### Untersuchter Text
┌──
Coronabedingte Mietanpassung bei Gewerberäumen

Seit 31.12.2020 gilt die gesetzliche Vermutung, dass sich, falls Gewerberäume infolge staatlicher Maßnahmen zur Bekämpfung der COVID-19-Pandemie nicht oder nur mit erheblicher Einschränkung verwendbar sind, nach Vertragsschluss ein Umstand, der zur Grundlage des Mietvertrags geworden ist, schwerwiegend verändert hat.

Was bedeutet das?

Die Intension des Gesetzgebers (am 13.12.2020 fand eine Telefonkonferenz der Bundeskanzlerin mit den Regierungschefs der Bundesländer statt; am 17.12.2020 wurde das Gesetzespaket im Bundestag verabschiedet und tags darauf passierte es – ohne Wortmeldung oder Erklärung zu Protokoll – den Bundesrat) war eine Klarstellung dahingehend, dass die Corona-Pandemie grundsätzlich eine Störung der Geschäftsgrundlage für ein Mietverhältnis bedeutet, allerdings daraus nicht grundsätzlich ein Anspruch auf Mietminderung folgt.

Nach dem ersten Lockdown von März/April 2020 kamen Streitigkeiten darüber auf, ob die erzwungene Schließung von angemieteten Gewerberäumen eine Störung der Vertragsgrundlage darstellt. Eine Vertragsanpassung wurde mehrheitlich abgelehnt. Ein Mangel der Mietsache wurde regelmäßig ebenso verneint wie eine Unmöglichkeit der vermieterseitigen Leistung.

Die nunmehr in Art. 240 § 7 EGBGB verankerte Regelung sieht die Vermutung der schwerwiegenden Veränderung eines Geschäftsgrundlagenumstandes vor, während zum normativen Element, nämlich der Frage der Unzumutbarkeit für eine der Parteien am unveränderten Vertrag festzuhalten, keine Aussage getroffen wird.

Wann im Einzelfall von einer Unzumutbarkeit für den Mieter auszugehen ist, bleibt strittig.
└──
### Arbeitsauftrag
Übersetzen Sie aus dem Text zur coronabedingten Mietanpassung bei Gewerberäumen den Satz „Ein Mangel der Mietsache wurde regelmäßig ebenso verneint wie eine Unmöglichkeit der vermieterseitigen Leistung.“ ins Englische. Die nachstehenden Zeilen sind hierfür ohne Belang.

### Nachstehende Daten
┌──
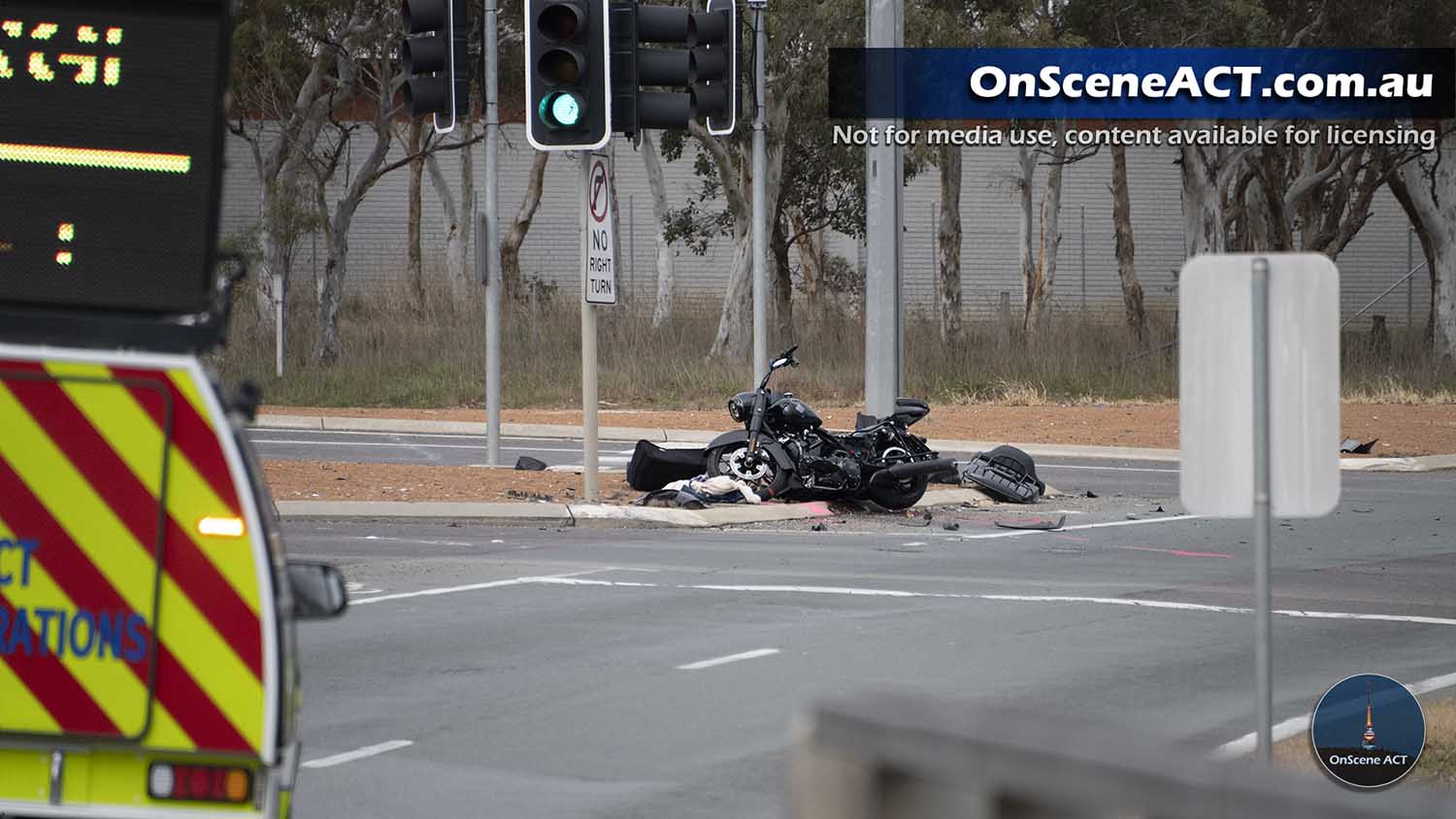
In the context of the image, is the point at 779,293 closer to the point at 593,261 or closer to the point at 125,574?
└──
### Ergebnis der Übung
A defect in the leased property was regularly rejected, as was an impossibility of performance on the landlord's part.